25 years of “Songs of Faith and Devotion”

He now wore long hair, lived his childhood rocker dream twelve years into his career, loved “Moonage Daydream” and Jane’s Addiction, but Dave Gahan also knew that his change had to be carefully sold to the fans. As he sang, he had pure thoughts – they were not immature: “If you see purity as immaturity / Well, it’s no surprise / For kindness, you substitute blindness / Please open your eyes”. Open your eyes folks – this is Depeche Mode 1993.
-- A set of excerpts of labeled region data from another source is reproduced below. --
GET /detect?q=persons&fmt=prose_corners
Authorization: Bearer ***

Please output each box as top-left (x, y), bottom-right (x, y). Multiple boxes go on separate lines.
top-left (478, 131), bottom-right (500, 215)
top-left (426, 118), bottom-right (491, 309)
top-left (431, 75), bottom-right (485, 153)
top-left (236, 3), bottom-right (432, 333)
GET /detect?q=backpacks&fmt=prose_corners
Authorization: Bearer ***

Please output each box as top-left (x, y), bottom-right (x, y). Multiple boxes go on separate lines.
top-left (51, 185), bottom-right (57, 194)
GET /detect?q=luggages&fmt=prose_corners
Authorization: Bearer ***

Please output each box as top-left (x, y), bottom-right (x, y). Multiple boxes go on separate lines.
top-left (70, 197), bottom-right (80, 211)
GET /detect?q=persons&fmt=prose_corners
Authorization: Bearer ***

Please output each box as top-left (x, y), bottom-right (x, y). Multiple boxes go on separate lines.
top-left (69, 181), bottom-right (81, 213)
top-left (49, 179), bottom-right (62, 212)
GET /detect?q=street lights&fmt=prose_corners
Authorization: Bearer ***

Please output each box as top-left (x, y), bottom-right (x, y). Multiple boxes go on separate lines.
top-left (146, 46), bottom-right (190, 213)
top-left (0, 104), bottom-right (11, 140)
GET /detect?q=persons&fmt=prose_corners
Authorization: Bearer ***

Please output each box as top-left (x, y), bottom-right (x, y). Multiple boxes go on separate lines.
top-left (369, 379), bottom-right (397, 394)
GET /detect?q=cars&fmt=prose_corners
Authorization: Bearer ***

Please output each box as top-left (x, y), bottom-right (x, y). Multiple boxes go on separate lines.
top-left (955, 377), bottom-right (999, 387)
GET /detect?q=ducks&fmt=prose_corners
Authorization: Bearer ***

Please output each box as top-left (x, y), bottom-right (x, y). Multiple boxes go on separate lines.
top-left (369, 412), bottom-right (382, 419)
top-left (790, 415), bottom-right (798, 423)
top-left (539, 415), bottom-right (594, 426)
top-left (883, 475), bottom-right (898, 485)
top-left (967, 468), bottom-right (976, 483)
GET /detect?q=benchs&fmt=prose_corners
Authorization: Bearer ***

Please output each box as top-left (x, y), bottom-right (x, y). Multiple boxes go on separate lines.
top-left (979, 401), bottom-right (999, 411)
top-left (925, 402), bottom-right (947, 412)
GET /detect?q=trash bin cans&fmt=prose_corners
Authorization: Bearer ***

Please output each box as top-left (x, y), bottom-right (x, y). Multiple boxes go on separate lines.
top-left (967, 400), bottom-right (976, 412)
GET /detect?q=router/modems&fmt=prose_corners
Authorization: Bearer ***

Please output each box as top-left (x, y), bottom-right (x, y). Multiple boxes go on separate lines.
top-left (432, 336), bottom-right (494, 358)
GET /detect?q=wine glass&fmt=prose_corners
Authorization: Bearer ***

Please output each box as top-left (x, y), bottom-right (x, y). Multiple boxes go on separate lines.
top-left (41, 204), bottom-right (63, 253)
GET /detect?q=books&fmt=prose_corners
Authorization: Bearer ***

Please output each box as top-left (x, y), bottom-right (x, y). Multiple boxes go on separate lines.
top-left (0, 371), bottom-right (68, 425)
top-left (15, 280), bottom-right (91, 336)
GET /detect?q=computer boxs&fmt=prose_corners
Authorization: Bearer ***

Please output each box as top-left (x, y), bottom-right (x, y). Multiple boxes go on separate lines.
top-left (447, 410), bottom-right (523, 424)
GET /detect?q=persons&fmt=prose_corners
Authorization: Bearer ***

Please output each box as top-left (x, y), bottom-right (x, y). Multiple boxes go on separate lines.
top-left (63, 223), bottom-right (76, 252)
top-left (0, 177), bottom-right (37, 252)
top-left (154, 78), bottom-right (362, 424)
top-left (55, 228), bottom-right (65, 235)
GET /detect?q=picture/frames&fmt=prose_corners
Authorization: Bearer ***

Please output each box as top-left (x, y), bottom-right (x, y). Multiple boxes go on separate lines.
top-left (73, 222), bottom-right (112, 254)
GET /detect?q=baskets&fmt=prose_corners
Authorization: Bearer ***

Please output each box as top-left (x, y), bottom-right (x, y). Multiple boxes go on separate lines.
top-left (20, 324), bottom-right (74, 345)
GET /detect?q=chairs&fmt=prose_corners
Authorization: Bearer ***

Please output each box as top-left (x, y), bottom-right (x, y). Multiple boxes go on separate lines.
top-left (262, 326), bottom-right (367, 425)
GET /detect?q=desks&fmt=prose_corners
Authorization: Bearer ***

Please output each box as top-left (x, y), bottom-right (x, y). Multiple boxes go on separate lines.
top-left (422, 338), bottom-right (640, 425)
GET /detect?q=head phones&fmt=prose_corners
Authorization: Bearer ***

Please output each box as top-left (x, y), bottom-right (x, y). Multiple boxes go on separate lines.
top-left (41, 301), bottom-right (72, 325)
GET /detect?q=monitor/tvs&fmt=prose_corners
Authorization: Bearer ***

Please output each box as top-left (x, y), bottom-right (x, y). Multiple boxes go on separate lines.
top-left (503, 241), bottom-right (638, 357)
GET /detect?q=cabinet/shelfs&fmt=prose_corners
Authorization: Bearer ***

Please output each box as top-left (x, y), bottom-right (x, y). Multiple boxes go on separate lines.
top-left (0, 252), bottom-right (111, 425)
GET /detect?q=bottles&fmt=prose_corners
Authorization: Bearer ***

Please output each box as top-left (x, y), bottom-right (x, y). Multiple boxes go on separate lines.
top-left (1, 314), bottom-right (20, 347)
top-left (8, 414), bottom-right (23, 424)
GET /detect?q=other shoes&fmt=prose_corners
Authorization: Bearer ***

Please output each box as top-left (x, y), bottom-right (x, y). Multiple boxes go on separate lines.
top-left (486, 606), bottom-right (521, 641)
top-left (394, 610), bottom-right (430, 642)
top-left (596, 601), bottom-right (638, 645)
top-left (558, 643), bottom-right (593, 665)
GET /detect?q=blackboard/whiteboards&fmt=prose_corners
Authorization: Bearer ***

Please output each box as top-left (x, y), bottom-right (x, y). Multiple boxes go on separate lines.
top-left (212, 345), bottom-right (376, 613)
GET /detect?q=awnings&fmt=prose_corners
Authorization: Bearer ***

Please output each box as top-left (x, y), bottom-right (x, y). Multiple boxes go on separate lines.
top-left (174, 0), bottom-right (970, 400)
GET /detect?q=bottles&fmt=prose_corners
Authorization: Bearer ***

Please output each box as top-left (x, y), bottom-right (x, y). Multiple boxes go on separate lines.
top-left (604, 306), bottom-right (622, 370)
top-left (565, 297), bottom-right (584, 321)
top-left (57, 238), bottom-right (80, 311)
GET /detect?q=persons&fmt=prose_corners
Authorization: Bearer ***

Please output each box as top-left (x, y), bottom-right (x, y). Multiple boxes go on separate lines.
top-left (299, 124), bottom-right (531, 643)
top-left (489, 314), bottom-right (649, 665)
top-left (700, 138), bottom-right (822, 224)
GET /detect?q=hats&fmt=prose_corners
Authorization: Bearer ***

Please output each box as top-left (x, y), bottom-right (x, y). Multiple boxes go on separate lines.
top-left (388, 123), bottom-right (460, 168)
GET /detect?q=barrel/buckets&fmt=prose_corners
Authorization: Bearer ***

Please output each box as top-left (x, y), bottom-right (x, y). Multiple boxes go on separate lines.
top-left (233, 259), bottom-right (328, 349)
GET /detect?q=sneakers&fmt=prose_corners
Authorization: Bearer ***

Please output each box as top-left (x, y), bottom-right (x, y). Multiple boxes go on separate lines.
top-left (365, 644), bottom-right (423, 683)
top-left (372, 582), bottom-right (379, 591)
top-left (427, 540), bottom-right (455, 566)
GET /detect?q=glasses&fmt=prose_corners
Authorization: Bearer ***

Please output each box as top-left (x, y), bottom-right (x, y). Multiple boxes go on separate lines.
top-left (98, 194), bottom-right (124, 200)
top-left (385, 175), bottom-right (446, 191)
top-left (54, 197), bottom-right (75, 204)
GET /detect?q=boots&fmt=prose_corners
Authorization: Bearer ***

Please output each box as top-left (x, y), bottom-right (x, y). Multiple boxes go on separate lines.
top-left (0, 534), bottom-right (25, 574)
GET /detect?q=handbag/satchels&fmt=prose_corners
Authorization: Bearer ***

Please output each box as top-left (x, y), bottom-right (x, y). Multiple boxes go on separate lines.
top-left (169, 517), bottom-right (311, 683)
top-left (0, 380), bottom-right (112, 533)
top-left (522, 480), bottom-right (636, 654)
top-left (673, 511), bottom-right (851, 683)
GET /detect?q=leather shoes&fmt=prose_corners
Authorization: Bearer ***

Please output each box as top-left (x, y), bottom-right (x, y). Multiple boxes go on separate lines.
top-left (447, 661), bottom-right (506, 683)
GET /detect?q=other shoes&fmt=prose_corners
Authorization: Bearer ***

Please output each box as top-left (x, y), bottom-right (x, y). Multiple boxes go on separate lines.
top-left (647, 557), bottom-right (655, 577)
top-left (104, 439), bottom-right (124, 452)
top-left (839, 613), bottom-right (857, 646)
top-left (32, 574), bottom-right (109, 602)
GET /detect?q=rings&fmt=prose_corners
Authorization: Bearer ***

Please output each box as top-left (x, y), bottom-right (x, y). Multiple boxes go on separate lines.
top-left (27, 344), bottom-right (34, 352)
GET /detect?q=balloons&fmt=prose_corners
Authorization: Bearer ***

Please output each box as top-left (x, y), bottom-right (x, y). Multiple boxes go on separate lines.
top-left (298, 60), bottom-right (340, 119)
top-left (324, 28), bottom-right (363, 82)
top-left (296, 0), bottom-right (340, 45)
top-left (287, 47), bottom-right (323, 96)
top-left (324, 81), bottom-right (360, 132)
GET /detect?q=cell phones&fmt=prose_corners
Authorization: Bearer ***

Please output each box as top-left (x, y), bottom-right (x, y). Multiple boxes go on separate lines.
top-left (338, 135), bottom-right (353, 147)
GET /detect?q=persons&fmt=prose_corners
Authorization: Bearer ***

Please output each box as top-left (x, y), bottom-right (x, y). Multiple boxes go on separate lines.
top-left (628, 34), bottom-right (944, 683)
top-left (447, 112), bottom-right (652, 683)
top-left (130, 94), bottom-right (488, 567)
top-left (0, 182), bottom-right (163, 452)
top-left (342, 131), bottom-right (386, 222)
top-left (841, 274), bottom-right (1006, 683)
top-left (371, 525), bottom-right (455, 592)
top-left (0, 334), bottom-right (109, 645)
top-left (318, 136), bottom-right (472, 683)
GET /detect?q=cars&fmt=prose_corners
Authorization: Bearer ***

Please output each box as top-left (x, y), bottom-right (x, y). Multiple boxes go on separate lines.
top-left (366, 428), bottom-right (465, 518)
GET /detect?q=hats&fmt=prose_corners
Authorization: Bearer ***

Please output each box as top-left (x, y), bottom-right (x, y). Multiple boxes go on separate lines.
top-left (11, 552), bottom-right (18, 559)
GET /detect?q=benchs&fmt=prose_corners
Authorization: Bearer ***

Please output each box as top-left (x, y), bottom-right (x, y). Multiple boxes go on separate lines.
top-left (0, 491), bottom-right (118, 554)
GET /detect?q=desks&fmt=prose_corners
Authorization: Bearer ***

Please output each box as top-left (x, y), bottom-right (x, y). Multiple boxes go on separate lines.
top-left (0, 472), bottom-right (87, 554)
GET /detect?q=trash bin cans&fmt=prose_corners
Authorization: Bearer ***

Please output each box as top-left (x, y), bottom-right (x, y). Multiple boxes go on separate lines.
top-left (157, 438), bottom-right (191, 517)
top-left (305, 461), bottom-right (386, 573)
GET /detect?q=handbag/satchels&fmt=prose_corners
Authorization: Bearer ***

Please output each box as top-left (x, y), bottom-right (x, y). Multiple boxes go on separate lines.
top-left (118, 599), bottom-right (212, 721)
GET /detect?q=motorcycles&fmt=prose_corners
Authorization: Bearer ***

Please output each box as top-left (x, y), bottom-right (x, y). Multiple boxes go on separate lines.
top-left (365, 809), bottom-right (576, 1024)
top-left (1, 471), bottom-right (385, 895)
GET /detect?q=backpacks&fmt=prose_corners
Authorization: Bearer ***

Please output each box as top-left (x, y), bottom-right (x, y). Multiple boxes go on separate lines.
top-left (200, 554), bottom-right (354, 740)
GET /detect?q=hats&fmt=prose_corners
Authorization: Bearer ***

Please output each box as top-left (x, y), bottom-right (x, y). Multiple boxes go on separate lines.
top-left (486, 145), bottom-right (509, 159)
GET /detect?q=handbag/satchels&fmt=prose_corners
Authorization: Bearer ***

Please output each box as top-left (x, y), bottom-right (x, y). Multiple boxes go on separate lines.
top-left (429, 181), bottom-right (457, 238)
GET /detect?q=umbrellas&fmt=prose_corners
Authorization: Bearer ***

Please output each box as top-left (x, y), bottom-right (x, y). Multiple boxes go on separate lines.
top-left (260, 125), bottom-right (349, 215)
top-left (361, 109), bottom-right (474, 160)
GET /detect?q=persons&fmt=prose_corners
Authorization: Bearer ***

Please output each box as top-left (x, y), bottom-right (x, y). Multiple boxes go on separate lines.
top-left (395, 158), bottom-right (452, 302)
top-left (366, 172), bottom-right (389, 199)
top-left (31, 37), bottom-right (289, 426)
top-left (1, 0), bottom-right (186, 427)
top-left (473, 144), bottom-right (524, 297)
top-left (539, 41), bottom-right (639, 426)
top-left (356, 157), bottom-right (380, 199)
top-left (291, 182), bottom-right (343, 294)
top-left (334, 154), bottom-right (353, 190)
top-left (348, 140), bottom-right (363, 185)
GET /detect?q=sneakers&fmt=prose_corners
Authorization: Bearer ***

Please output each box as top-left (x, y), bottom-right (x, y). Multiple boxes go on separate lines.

Gahan wanted to push the accompanying song, “Condemnation,” as a pre-release single for “Songs Of Faith And Devotion,” which would have been a revolution for the band. The song was gospel and marched ceremoniously, carried forward.

When the 30-year-old marched into the studio at the start of recording, the others were left breathless. Gahan sported long hair and a beard, and his move to Los Angeles and hanging out on the Sunset Strip had an impact. The Brit had absorbed the sounds of the West Coast that found their way there from Seattle. The only thing Gahan hasn’t given up yet is the white jeans.

The new image for Depeche Mode was not inconvenient. Martin Gore constantly developed the band further, from “Black Celebration” in 1986 onwards the four celebrated a kind of biker image, poppers in a rock’n’roll look, wore wayfarers and were adorned by petticoat girls. “Violator” from 1990 had the first brutal record title and was created under the influence of party drugs. The “more guitars” thing, plus Alan Wilder on drums, was the next step for Gore.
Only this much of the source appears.